## PAGE EXTRACT

───

Two veterans have intimated more radical conclusions than Johnston about the significance of rebellion inside the military. Bob Holt, reflecting on the unrest on the Atherton Tablelands, thought it was all in fun; yet he suggested the authorities did their best to stamp it out because they had apprehensive memories of a similar agitation among French troops in the trenches during the First World War. That unrest was part of a European wave of discontent that culminated in social revolutions and the fall of governments. Admittedly much of the unrest Holt describes was spontaneous and anarchic, including an episode in which rank and file soldiers chased military police—“these louts”, as he calls them—back to their barracks in Cairns.
64
There was also a force leading soldiers’ revolts that was better organised and more focused in its approach. This was the Communist Party, which had 3,000 to 3,400 members in the military. Ted Bacon, one of the wartime communists, reflected later on the impact of more carefully considered, better organised actions:

Successful strikes without victimisation of leaders were far more common than might be imagined by those who may believe a military bureaucracy is practically unbeatable. Refusals to parade until food or conditions were improved occurred in almost all training camps [and] even the most anti-democratic commanders were compelled to move cautiously in their dealings with the rank and file.

───

## TASK DIRECTIONS
In the passage on unrest among soldiers, how many members did the Communist Party have in the military? The lines that come next are from a different source than the passage.

## GIVEN INFORMATION
───

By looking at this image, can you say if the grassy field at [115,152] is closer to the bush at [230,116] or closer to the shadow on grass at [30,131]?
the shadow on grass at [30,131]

───

## CORRECT ANSWER
3,000 to 3,400